Extract:
################

Member of the Johor State Legislative Assembly for Permas
- In office 9 May 2018 – 12 March 2022
- Preceded by: Mohamed Khaled Nordin (BN–UMNO)
- Succeeded by: Baharudin Mohamed Taib (BN–UMNO)
- Majority: 8,762 (2018)

Chairman of the Southeast Johor Development Authority
- In office 1 May 2020 – 30 April 2022
- Preceded by: Mohamed Khaled Nordin
- Succeeded by: Onn Hafiz Ghazi

Personal details
- Born: Che Zakaria bin Mohd Salleh 1961
- Died: 26 August 2025 (aged 64) Johor Bahru, Johor, Malaysia
- Citizenship: Malaysian
- Party: Malaysian United Indigenous Party (BERSATU) (–2022) National Trust Party (AMANAH) (since 2022)
- Other political affiliations: Pakatan Harapan (PH) (–2020 & 2022–2025) Perikatan Nasional (PN) (2020–2022)
- Occupation: Politician

= Che Zakaria Mohd Salleh =

Malaysian politician (1961–2025)

################

Information given:

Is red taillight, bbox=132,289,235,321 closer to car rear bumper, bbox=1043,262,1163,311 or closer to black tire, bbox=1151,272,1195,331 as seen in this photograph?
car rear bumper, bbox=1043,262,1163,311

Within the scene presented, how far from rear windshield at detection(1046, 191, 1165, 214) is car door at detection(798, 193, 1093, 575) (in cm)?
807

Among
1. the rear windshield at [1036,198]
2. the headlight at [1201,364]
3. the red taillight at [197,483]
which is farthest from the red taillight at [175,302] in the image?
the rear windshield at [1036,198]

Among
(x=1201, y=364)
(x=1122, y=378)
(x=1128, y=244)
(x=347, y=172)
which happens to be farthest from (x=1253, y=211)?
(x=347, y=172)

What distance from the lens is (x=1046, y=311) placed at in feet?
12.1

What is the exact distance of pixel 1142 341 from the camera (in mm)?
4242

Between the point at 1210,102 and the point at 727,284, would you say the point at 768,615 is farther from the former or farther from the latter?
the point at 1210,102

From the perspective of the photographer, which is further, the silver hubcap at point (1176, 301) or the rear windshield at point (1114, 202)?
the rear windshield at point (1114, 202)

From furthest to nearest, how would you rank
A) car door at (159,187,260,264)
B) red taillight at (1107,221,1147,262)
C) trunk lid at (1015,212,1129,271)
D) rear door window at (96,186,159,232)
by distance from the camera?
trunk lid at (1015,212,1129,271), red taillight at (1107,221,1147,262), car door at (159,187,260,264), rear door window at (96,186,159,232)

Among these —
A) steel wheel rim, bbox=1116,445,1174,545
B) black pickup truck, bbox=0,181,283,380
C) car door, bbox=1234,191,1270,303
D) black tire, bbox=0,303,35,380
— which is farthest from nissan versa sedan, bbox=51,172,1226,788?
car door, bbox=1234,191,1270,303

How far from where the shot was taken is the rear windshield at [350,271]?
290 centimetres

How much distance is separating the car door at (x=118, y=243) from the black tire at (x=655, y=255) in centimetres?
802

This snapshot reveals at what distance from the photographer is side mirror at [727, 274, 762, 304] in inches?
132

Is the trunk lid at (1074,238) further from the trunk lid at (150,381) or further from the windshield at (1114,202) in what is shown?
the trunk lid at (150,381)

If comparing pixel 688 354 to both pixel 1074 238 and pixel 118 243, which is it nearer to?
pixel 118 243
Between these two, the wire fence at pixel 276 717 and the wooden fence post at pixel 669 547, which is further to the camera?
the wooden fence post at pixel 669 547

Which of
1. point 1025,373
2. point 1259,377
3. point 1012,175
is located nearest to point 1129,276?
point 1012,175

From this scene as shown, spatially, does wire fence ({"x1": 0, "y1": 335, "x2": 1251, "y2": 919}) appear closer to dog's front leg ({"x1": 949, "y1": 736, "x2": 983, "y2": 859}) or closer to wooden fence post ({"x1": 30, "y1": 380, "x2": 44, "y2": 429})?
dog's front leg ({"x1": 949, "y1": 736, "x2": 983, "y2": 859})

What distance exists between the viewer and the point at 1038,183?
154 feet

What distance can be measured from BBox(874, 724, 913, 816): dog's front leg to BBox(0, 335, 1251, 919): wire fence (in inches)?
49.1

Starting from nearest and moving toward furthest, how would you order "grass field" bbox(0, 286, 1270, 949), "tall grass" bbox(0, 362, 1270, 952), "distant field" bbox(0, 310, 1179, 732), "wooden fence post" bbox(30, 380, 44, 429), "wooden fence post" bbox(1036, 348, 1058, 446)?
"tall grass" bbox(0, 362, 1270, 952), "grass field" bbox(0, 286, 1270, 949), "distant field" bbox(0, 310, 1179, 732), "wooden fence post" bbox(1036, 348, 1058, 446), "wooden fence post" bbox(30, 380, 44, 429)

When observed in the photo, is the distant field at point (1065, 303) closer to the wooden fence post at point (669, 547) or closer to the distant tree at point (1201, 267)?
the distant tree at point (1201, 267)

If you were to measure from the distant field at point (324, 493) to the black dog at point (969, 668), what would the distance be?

################

Your tasks:
**1.** Answer these questions from the profile of Che Zakaria Mohd Salleh:
(a) What was his majority in 2018?
(b) Who succeeded him as Chairman of the Southeast Johor Development Authority?
(c) Where did he die?
**2.** For each statement, say whether it agrees with the profile of Che Zakaria Mohd Salleh. Quote the words that decide it.
(a) Mohamed Khaled Nordin succeeded him as member for Permas.
(b) He has been with the National Trust Party since 2022.
(c) He was 64 when he died.
**3.** Write a continuation of the profile of Che Zakaria Mohd Salleh, starting after its last line.

Answers to each task:
**1.**
(a) 8,762
(b) Onn Hafiz Ghazi
(c) Johor Bahru, Johor, Malaysia

**2.**
(a) No: "Preceded by: Mohamed Khaled Nordin (BN–UMNO)" and "Succeeded by: Baharudin Mohamed Taib (BN–UMNO)"
(b) Yes: "National Trust Party (AMANAH) (since 2022)"
(c) Yes: "26 August 2025 (aged 64)"

**3.**
Che Zakaria bin Mohd Salleh (1961 – 26 August 2025) was a Malaysian politician who served as Member of the Johor State Legislative Assembly (MLA) for Permas from May 2018 to March 2022. He was a member of the National Trust Party (AMANAH), a component party of the Pakatan Harapan (PH) coalition. He was a member of the Malaysian United Indigenous Party (BERSATU), a component party of the Perikatan Nasional (PN) coalition and formerly PH coalition. He also served as the Chairman of Southeast Johor Development Authority (KEJORA) from May 2020 to April 2022 and also member of Board of Director of Johor Port. Salleh died on 26 August 2025, at the age of 64.

== Political career (2018–2025) ==
=== Member of the Johor State Legislative Assembly for Permas (2018–2022) ===
==== Nomination, surprising victory and election in the 2018 Johor state election ====
Che Zakaria was nominated by BERSATU, then a component party of the PH opposition coalition to contest the Permas state seat in the 2018 Johor state election by challenging Mohamed Khaled Nordin, then Menteri Besar of Johor and Permas MLA. He defeated Khaled Nordin and replaced him as the new Permas MLA, the victory by Che Zakaria is considered one of the biggest surprises in the election as a Menteri Besar, the head of state government of Johor and highest-ranking politician in Johor is usually hard to be defeated in any elections given that Menteri Besar usually has higher popularity than the challenger.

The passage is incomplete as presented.